** Text shown **
--*--
An idiot (me) on a mountain

Date walked: 09/09/2020

From the 29th August until the 2nd September I was up in Snowdonia on a mountaineering course covering more advanced (grade 2 and 3) scrambling. I was hoping this would give me the confidence and techniques to tackle at least grade 2 terrain on my own, and increase my choice of routes up some of the UK hills/mountains.

It didn't quite live up to expectation.

I arrived there Friday evening in rain, pitched my tent at a campsite near Capel Curig which I found out had been underwater the week before (hence why the ground went squelch under my feet), which didn't surprise me as I knew it had been very wet up there. This was an opportunity to try out my new lightweight camping gear:

Terra Nova laser competition 1
Thermarest Vesper down quilt (survivable down to -6C)
Thermarest Neoair Uberlite air mattress

Even though I hadn't tried pitching the tent at home, I had no problem because it pitched exactly the same way as my old Zephyrox 2 man tent. This gear is a significant improvement on my old gear in terms of weight, very noticeable how much lighter the backpack felt with it all in.

Saturday morning was for first day of the course, meet at a nearby cafe then off to Ogwen valley to take a route up the east side of Tryfan. Weather dry with sunny intervals. First thing I learnt was how to improve my walking technique. I tend to go too fast at the beginning, and it is better to go at a steady pace and minimise stoppages, which is a more efficient way of moving. The instructor had us (there was one other on the course) put two stones on the top of our hands and the aim was to walk so that the stones didn't fall off. This was an exercise in balance, planning where to put your feet on rough ground, and putting your nose over your toes before pushing up when ascending.
--*--
(Spatial questions based on pictures)
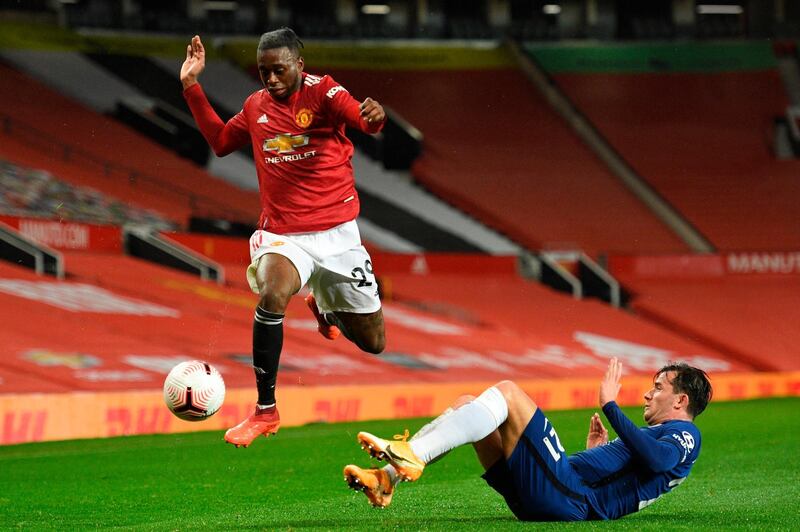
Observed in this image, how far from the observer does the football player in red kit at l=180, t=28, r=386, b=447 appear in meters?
7.70

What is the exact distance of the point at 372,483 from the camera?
5.89 m

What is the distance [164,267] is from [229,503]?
16063 mm

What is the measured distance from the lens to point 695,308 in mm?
29750

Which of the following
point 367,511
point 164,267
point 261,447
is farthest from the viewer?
point 164,267

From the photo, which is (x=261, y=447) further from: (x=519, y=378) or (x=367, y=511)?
(x=519, y=378)

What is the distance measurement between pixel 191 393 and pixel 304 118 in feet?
5.84

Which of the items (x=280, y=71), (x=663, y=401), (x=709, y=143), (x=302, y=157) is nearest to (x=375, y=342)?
(x=302, y=157)

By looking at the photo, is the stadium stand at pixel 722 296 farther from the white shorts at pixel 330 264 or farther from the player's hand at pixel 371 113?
the player's hand at pixel 371 113

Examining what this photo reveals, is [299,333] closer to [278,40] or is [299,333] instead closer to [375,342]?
[375,342]

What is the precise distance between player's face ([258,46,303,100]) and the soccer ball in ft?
5.63

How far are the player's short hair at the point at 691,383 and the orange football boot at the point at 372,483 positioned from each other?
148 centimetres

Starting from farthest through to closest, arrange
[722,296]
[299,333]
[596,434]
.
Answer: [722,296] → [299,333] → [596,434]

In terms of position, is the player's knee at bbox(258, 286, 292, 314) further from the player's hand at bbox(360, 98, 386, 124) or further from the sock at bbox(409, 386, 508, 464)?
the sock at bbox(409, 386, 508, 464)

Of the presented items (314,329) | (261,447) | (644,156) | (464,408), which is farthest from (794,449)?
(644,156)
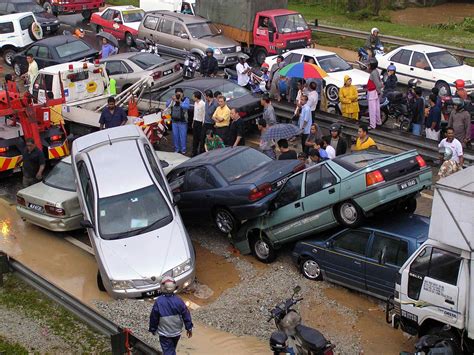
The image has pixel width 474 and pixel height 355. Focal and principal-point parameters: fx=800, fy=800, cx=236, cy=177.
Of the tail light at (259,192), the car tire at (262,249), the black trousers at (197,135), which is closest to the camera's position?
the tail light at (259,192)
--*--
** Written task 1 **
Quote the mountaineering account, everything from "I arrived there" down to "down to -6C)".
** Written task 2 **
In the mountaineering account, near which place was the campsite where the tent was pitched?
The records were taken from a different source than the mountaineering account.

** Output 1 **
I arrived there Friday evening in rain, pitched my tent at a campsite near Capel Curig which I found out had been underwater the week before (hence why the ground went squelch under my feet), which didn't surprise me as I knew it had been very wet up there. This was an opportunity to try out my new lightweight camping gear:

Terra Nova laser competition 1
Thermarest Vesper down quilt (survivable down to -6C)

** Output 2 **
Near Capel Curig.